- _Die Aufgabe_
Aktualisiere das gesamte Material, indem du „viewpoint“ überall durch „observer“ ersetzt und alles andere unverändert lässt. Lass die Bilder in der Antwort weg.

- _Datenzeilen_
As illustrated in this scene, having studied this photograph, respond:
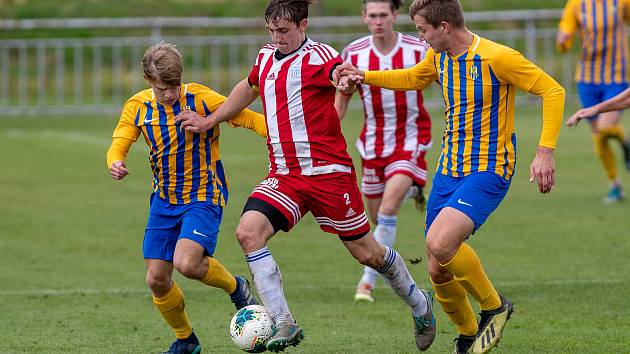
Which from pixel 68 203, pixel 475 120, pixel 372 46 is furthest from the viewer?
pixel 68 203

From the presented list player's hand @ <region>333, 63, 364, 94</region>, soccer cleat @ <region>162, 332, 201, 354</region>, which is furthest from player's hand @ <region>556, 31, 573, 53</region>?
soccer cleat @ <region>162, 332, 201, 354</region>

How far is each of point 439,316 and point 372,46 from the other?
2.21 m

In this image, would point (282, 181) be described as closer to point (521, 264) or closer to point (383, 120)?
point (383, 120)

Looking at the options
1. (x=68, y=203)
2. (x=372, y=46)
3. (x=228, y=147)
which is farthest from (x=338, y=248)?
(x=228, y=147)

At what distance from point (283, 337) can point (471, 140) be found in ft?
5.06

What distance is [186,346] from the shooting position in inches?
278

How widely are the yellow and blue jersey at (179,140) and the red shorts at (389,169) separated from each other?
7.11 feet

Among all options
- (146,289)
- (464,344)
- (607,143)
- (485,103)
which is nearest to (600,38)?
(607,143)

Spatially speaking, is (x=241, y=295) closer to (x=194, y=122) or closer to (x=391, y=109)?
(x=194, y=122)

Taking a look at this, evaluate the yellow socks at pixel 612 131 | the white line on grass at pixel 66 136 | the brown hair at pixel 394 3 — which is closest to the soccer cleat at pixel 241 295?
the brown hair at pixel 394 3

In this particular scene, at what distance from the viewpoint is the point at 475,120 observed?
6742 mm

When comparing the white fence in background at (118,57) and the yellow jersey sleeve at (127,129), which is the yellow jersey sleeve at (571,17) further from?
the white fence in background at (118,57)

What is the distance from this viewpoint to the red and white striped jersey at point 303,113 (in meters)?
6.78

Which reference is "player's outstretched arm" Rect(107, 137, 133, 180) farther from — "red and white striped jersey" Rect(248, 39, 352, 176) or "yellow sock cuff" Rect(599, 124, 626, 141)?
"yellow sock cuff" Rect(599, 124, 626, 141)
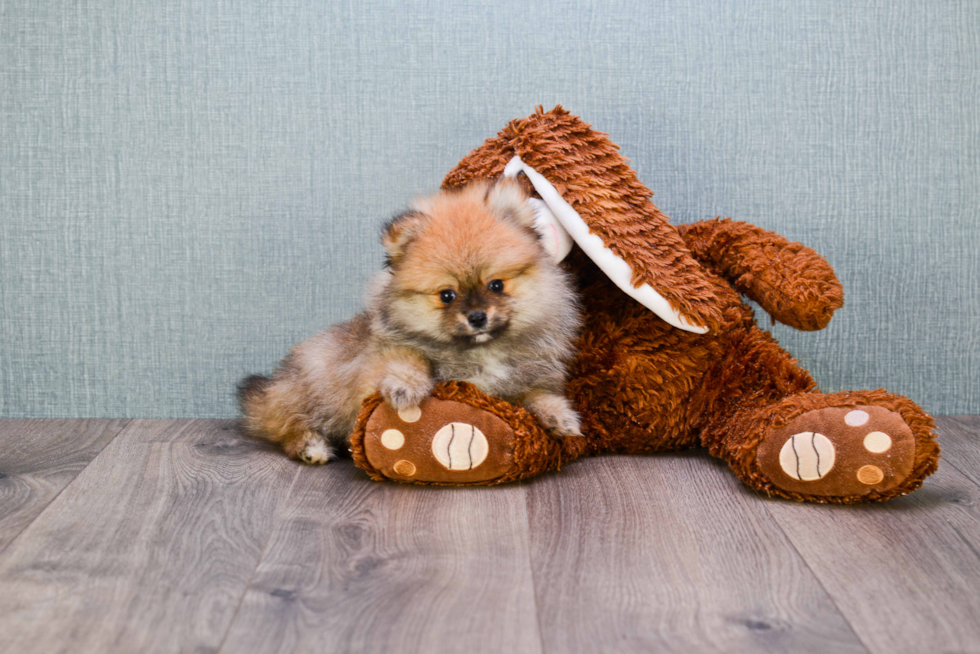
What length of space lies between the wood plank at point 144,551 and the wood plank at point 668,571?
442 mm

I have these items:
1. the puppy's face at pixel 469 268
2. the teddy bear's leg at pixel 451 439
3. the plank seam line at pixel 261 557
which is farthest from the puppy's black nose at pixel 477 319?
the plank seam line at pixel 261 557

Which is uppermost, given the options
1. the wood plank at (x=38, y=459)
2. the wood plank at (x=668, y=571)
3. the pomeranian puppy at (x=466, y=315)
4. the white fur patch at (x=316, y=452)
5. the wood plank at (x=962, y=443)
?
the pomeranian puppy at (x=466, y=315)

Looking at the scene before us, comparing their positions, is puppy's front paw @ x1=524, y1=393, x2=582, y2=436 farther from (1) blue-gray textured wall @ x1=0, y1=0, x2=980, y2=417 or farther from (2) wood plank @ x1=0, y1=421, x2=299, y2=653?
(1) blue-gray textured wall @ x1=0, y1=0, x2=980, y2=417

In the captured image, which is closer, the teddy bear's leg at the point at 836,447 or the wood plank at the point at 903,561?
the wood plank at the point at 903,561

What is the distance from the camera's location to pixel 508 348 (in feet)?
4.95

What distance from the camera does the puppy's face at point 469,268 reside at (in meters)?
1.43

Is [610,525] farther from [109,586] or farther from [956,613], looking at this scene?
[109,586]

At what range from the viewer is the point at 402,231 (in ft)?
4.88

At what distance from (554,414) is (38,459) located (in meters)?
1.08

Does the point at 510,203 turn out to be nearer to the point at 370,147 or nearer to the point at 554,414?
the point at 554,414

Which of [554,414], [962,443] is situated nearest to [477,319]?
[554,414]

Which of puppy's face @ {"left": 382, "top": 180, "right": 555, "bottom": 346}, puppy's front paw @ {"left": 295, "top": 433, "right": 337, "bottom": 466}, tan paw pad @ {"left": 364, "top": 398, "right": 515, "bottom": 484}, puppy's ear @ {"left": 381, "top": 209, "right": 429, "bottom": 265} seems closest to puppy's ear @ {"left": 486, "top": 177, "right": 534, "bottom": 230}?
puppy's face @ {"left": 382, "top": 180, "right": 555, "bottom": 346}

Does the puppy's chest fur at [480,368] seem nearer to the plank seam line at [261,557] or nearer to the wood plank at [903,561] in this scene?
the plank seam line at [261,557]

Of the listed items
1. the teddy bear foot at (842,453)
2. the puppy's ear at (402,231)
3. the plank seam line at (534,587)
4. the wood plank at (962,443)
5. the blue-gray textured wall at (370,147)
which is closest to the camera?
the plank seam line at (534,587)
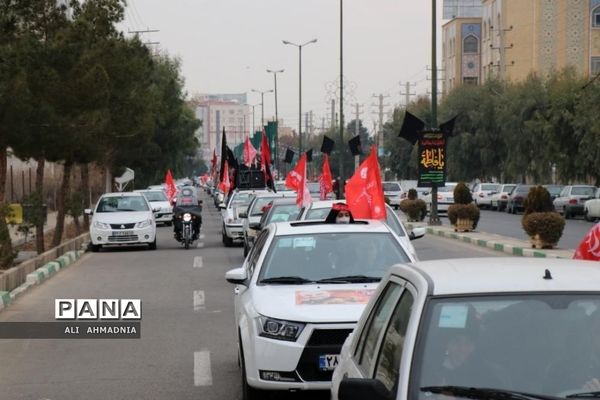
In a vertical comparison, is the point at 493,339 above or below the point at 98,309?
above

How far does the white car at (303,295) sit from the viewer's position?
28.0 feet

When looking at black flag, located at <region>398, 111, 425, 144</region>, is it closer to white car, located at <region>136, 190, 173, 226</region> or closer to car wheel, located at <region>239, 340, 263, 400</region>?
white car, located at <region>136, 190, 173, 226</region>

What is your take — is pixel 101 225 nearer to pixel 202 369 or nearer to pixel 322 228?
pixel 202 369

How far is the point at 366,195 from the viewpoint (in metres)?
19.0

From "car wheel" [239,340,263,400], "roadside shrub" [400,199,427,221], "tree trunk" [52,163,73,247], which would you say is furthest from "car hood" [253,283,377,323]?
"roadside shrub" [400,199,427,221]

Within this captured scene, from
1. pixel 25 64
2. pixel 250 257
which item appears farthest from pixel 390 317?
pixel 25 64

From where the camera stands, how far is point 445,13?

- _Erledigte Aufgabe_
As illustrated in this scene, having studied this photograph, respond:
Which from pixel 68 203, pixel 475 120, pixel 372 46 is furthest from the viewer?
pixel 68 203

From the presented list player's hand @ <region>333, 63, 364, 94</region>, soccer cleat @ <region>162, 332, 201, 354</region>, which is furthest from player's hand @ <region>556, 31, 573, 53</region>?
soccer cleat @ <region>162, 332, 201, 354</region>

How far is each of point 439,316 and point 372,46 from the other?
2.21 m

In this image, would point (282, 181) be described as closer to point (521, 264) or closer to point (383, 120)?
point (383, 120)

Looking at the options
1. (x=68, y=203)
2. (x=372, y=46)
3. (x=228, y=147)
which is farthest from (x=338, y=248)?
(x=228, y=147)

At what distance from point (283, 337) can point (471, 140) be found in ft?
5.06

What distance is [186,346] from the shooting position in inches?
278

How widely are the yellow and blue jersey at (179,140) and the red shorts at (389,169) separated from each other?
7.11 feet

Among all options
- (146,289)
- (464,344)
- (607,143)
- (485,103)
which is nearest to (600,38)?
(607,143)

Spatially speaking, is (x=241, y=295) closer to (x=194, y=122) or closer to (x=391, y=109)?
(x=194, y=122)

Taking a look at this, evaluate the yellow socks at pixel 612 131 | the white line on grass at pixel 66 136 | the brown hair at pixel 394 3 — which is closest to the soccer cleat at pixel 241 295?
the brown hair at pixel 394 3

In this particular scene, at what distance from the observer is the point at 475,120 observed?
6742 mm

When comparing the white fence in background at (118,57) and the yellow jersey sleeve at (127,129), which is the yellow jersey sleeve at (571,17) further from?
the white fence in background at (118,57)

What is the distance from this observer to the red and white striped jersey at point 303,113 (in meters)?
6.78

Which reference is "player's outstretched arm" Rect(107, 137, 133, 180) farther from — "red and white striped jersey" Rect(248, 39, 352, 176) or "yellow sock cuff" Rect(599, 124, 626, 141)?
"yellow sock cuff" Rect(599, 124, 626, 141)
What length of space lies between the wood plank at point 144,551 and the wood plank at point 668,571?
442 mm

I have these items:
1. the puppy's face at pixel 469 268
2. the teddy bear's leg at pixel 451 439
3. the plank seam line at pixel 261 557
which is farthest from the puppy's black nose at pixel 477 319?
the plank seam line at pixel 261 557

Which is uppermost, given the options
1. the wood plank at (x=38, y=459)
2. the wood plank at (x=668, y=571)
3. the pomeranian puppy at (x=466, y=315)
4. the white fur patch at (x=316, y=452)
5. the wood plank at (x=962, y=443)
?
the pomeranian puppy at (x=466, y=315)

Looking at the scene before us, comparing their positions, is puppy's front paw @ x1=524, y1=393, x2=582, y2=436 farther from (1) blue-gray textured wall @ x1=0, y1=0, x2=980, y2=417 or farther from (2) wood plank @ x1=0, y1=421, x2=299, y2=653?
(1) blue-gray textured wall @ x1=0, y1=0, x2=980, y2=417

In the captured image, which is closer, the teddy bear's leg at the point at 836,447 or the wood plank at the point at 903,561?
the wood plank at the point at 903,561

What is the distance from the camera's location to pixel 508 348 (in feet)?
4.95

What distance from the camera does the puppy's face at point 469,268 reside at (in meters)?
1.43

Is [610,525] farther from [109,586] or farther from [956,613], looking at this scene?
[109,586]

At what range from the viewer is the point at 402,231 (in ft)?
4.88

At what distance from (554,414) is (38,459) located (in meters)?
1.08

Does the point at 510,203 turn out to be nearer to the point at 370,147 or nearer to the point at 554,414?
the point at 554,414

Which of [554,414], [962,443] is situated nearest to [477,319]?
[554,414]

Which of puppy's face @ {"left": 382, "top": 180, "right": 555, "bottom": 346}, puppy's front paw @ {"left": 295, "top": 433, "right": 337, "bottom": 466}, tan paw pad @ {"left": 364, "top": 398, "right": 515, "bottom": 484}, puppy's ear @ {"left": 381, "top": 209, "right": 429, "bottom": 265} seems closest to puppy's ear @ {"left": 486, "top": 177, "right": 534, "bottom": 230}?
puppy's face @ {"left": 382, "top": 180, "right": 555, "bottom": 346}

Does the puppy's chest fur at [480,368] seem nearer to the plank seam line at [261,557] or nearer to the wood plank at [903,561] in this scene?
the plank seam line at [261,557]

Of the listed items
1. the teddy bear foot at (842,453)
2. the puppy's ear at (402,231)
3. the plank seam line at (534,587)
4. the wood plank at (962,443)
5. the blue-gray textured wall at (370,147)
which is closest to the camera?
the plank seam line at (534,587)
In a vertical comparison, is the point at 493,339 above or below the point at 98,309?
above

How far does the white car at (303,295) sit from the viewer's position?
28.0 feet

When looking at black flag, located at <region>398, 111, 425, 144</region>, is it closer to white car, located at <region>136, 190, 173, 226</region> or closer to car wheel, located at <region>239, 340, 263, 400</region>?
white car, located at <region>136, 190, 173, 226</region>

What is your take — is pixel 101 225 nearer to pixel 202 369 or nearer to pixel 322 228?
pixel 202 369

How far is the point at 366,195 from the observer (in metres)?
19.0

From "car wheel" [239,340,263,400], "roadside shrub" [400,199,427,221], "tree trunk" [52,163,73,247], which would you say is furthest from "car hood" [253,283,377,323]?
"roadside shrub" [400,199,427,221]

Within this captured scene, from
1. pixel 25 64
2. pixel 250 257
which item appears farthest from pixel 390 317?
pixel 25 64

From where the camera stands, how far is point 445,13?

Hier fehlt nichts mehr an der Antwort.